TASK ITEM -> In the entries below, return only the line containing "family: Muridae" and those after it, exactly, through the last line.

(Dataset items)
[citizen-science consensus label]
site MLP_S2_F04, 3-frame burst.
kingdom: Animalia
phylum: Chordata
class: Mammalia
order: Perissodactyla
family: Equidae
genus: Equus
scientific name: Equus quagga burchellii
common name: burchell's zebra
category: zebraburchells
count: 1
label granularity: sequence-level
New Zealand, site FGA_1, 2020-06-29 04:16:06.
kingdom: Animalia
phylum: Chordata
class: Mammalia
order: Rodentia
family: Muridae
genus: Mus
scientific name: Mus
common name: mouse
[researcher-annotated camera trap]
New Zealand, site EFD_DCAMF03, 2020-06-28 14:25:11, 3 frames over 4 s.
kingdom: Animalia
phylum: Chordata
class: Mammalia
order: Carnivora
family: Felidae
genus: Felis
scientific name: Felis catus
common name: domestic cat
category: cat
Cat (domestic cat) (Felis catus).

WRITTEN RESPONSE ->
family: Muridae
genus: Mus
scientific name: Mus
common name: mouse
[researcher-annotated camera trap]
New Zealand, site EFD_DCAMF03, 2020-06-28 14:25:11, 3 frames over 4 s.
kingdom: Animalia
phylum: Chordata
class: Mammalia
order: Carnivora
family: Felidae
genus: Felis
scientific name: Felis catus
common name: domestic cat
category: cat
Cat (domestic cat) (Felis catus).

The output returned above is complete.